For now, the work published in Science Advances is just a proof of concept. But the scientists behind the study want to work on a whole fleet of electronic greens.
Researchers in Sweden created these powered flowers by flooding the roses' systems with a synthetic polymer called PEDOT-S. The flowers were able to take the polymer in through their stems as if it was nutrient-bearing water.
Once inside the flower's xylem, the PEDOT-S assembled into conductive wires up to 10 centimeters long.
Then the researchers could harness the plant's own electrolytes — nutrient minerals that carry an electric charge — to create working circuits. In the future, the study authors said, this method could be used to create circuitry for everything from monitoring plants to making changes that would otherwise require genetic engineering. If we could show that the circuits didn't make their way into harvested portions of edible plants, we could even create food that used electronics and genetically modified components to make resilient, bountiful food crops.

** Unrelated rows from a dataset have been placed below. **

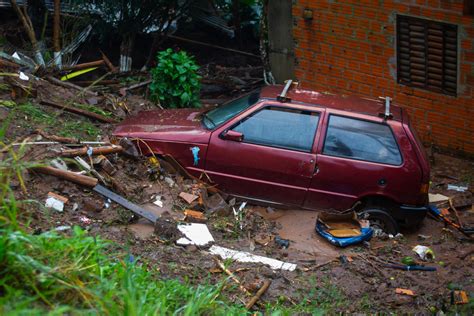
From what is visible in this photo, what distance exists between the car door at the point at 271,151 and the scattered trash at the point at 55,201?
78.3 inches

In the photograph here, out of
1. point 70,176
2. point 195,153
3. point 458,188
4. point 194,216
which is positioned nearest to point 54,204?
point 70,176

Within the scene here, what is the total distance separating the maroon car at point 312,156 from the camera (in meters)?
9.23

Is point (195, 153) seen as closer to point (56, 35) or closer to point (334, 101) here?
point (334, 101)

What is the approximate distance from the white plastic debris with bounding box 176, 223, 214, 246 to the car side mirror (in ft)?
3.93

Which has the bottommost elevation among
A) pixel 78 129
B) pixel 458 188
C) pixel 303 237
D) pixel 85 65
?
pixel 458 188

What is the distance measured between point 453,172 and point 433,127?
36.9 inches

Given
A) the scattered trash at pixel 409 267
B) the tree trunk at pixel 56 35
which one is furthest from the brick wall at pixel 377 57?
the tree trunk at pixel 56 35

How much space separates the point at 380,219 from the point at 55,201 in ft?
12.9

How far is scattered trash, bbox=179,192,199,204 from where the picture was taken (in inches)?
361

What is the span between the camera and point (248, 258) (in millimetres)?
8242

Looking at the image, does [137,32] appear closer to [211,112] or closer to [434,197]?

"Now we can really start talking about 'power plants' — we can place sensors in plants and use the energy formed in the chlorophyll, produce green antennas, or produce new materials. Everything occurs naturally, and we use the plants' own very advanced, unique systems," lead researcher Magnus Berggren of Linkoping Unversity said in a statement.
But other scientists were a little skeptical of any useful applications for the research.
Furthermore, most of the experiments with stems were done using plant cuttings, so it's not clear how long the bionic flowers would be able to bloom with their electronic components in tow. But in another experiment, the researchers used a different technique to squeeze some PEDOT-S into the leaves of whole roses. They used the polymer to form living pixels, allowing them to subtly change the color of the leaves at will.
Those leaves, at least, have yet to wilt — so there may be hope for green cyborgs yet.